Martin, now Rhona Howie, is one who believes it will happen. ‘Bruce has been here so many times in big championships and he raises his level when the stakes are highest,’ she told Daily Mail Sport on Friday.
‘Canada will be tough to beat but Bruce can bring back the gold. They are reigning world champions for a reason.
‘I have known Bruce for years. I must have met him 15 years ago when he was a boy. As a young lad he was always quiet, shy, not a shouter. He just got on with it and look how he has done.
‘I’ve known Hammy since he was a baby – I know his parents. Watching them come through like this has made me very proud.’

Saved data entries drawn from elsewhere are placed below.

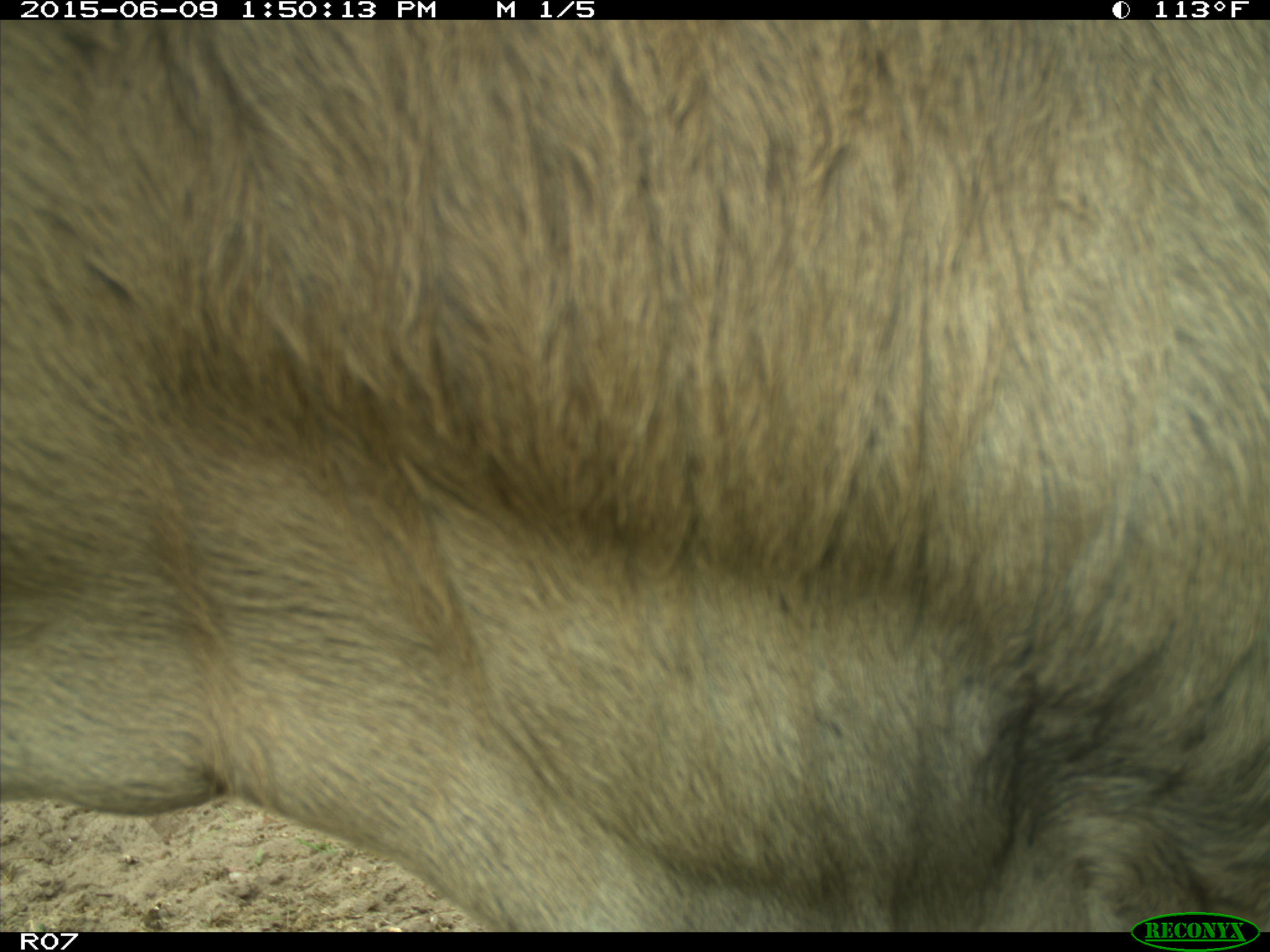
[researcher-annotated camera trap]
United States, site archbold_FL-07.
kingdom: Animalia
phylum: Chordata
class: Mammalia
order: Artiodactyla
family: Bovidae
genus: Bos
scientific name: Bos taurus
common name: domestic cow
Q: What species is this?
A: Bos taurus (domestic cow).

The family trees of curling have many overlapping branches and every four years they reach to wider places. It’s a surreal level of transcendence for a game that is simultaneously lampooned and mesmerising. Howie’s Stone of Destiny in 2002 made her a national icon for a while.
Howie added: ‘What we have seen is them improving at the right time. They had their losses, but the only thing that mattered was getting through. The round-robin and the knock-outs are like separate tournaments and now that they are in the final, the rest doesn’t matter. Bruce has the experience to know that.
‘If he is standing there will a shot to win, he won’t be thinking of “Stone of Destiny” or anything like that. He will have laser focus and won’t freeze. It’s why he is so good.’
As a side-narrative of this final, the wider Team GB delegation is now guaranteed to hit their medal target of between four and eight. By the close of Saturday, it could also be five, with Zoe Atkin having qualified in first place for the freestyle skiing halfpipe final.
That appointment pits the US-born Stanford student, a world and X Games champion, against Eileen Gu, whose endorsements from the past year amounted to approximately $23million.
Gu’s decision to ditch the US colours for China have generated almost as many headlines here as the Canadian alleged to have double-touched a curling stone on purpose. If a tired Scot can beat him, he will be entitled to a few of his own.